# Problem to work on
Write out again only the lines between the one with "AFTER EJACULATION OUT" and the end of the records below, both ends counted, and don't include the pictures.

[Page images and extracted text]
########################################

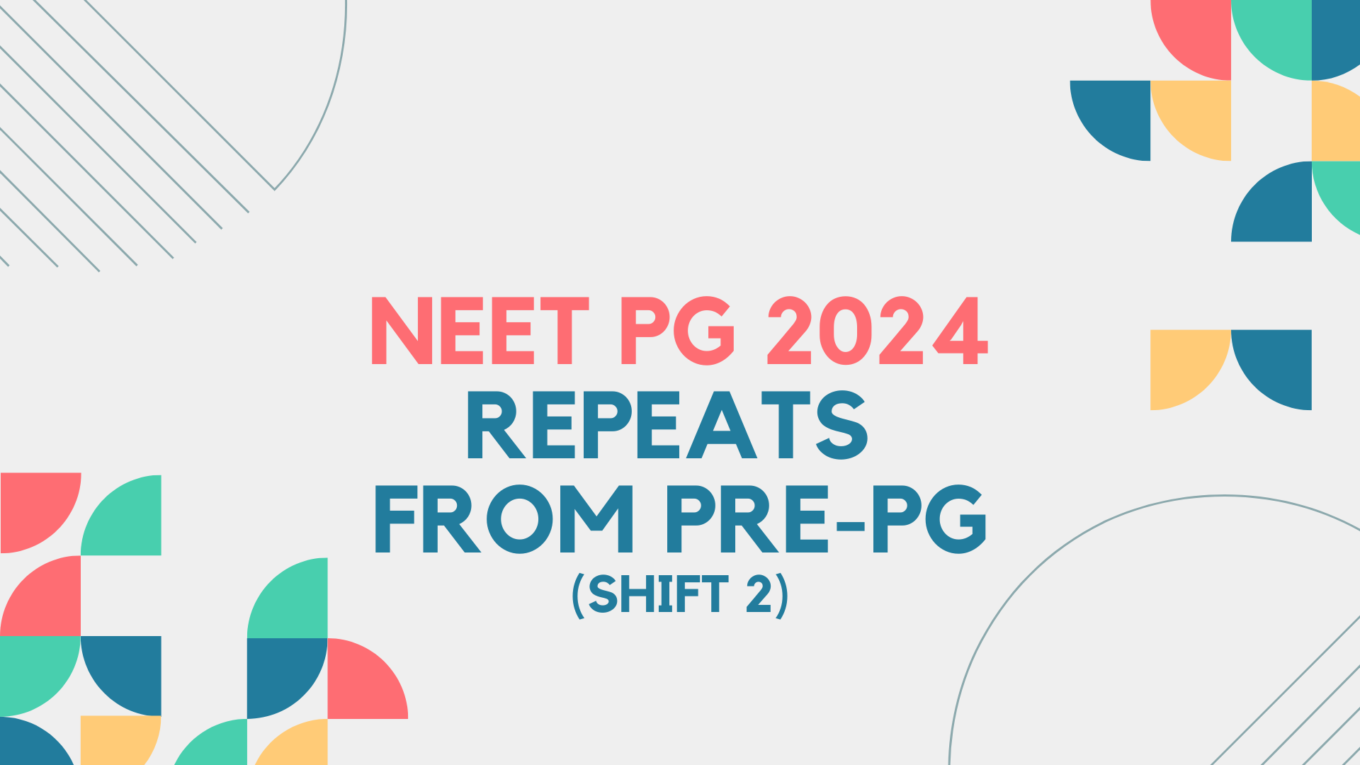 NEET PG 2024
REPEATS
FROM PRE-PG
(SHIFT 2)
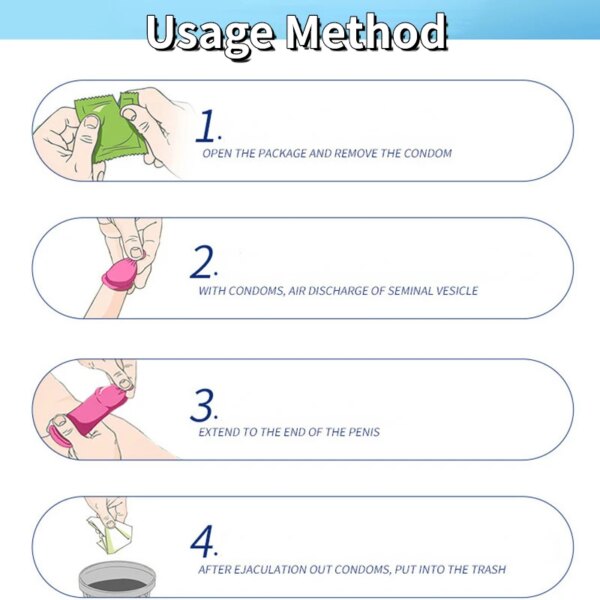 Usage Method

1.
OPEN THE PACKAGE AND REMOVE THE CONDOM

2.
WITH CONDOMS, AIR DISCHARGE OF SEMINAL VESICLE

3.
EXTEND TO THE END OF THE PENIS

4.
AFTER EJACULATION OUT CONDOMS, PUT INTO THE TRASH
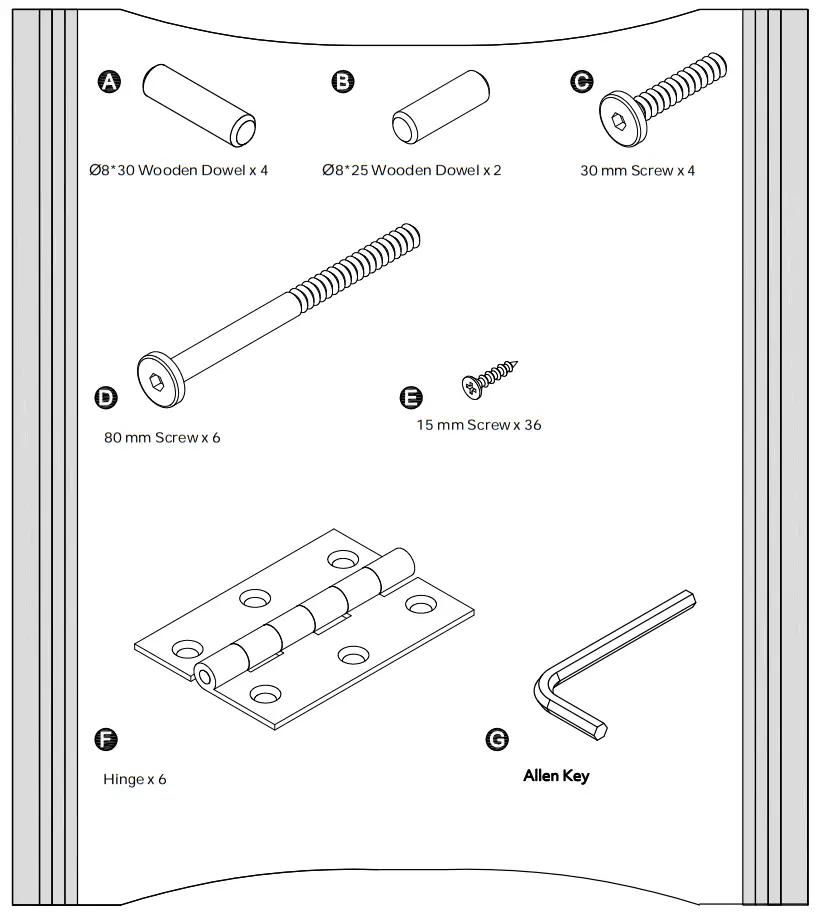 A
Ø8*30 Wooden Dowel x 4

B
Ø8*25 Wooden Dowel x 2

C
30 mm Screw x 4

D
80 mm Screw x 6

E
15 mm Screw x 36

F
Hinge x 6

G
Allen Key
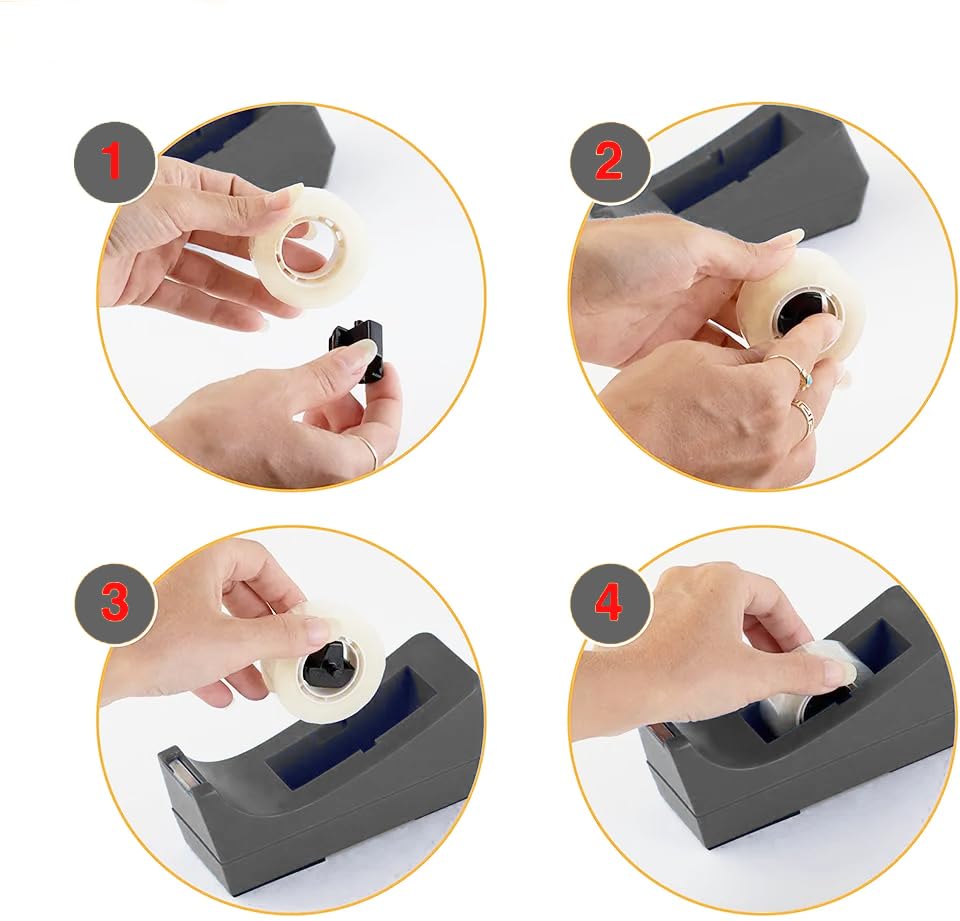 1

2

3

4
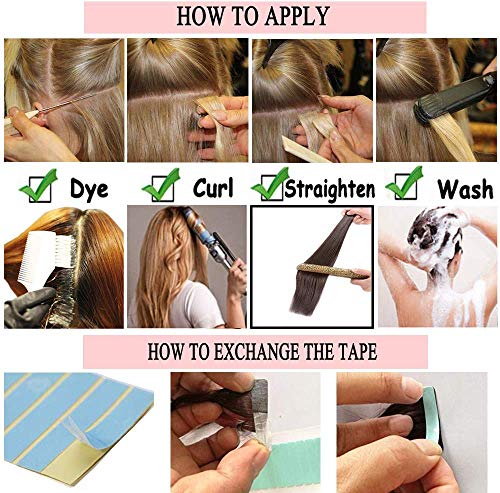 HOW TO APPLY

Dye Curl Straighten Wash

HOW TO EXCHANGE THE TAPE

########################################

# Exercise response
AFTER EJACULATION OUT CONDOMS, PUT INTO THE TRASH
 A
Ø8*30 Wooden Dowel x 4

B
Ø8*25 Wooden Dowel x 2

C
30 mm Screw x 4

D
80 mm Screw x 6

E
15 mm Screw x 36

F
Hinge x 6

G
Allen Key
 1

2

3

4
 HOW TO APPLY

Dye Curl Straighten Wash

HOW TO EXCHANGE THE TAPE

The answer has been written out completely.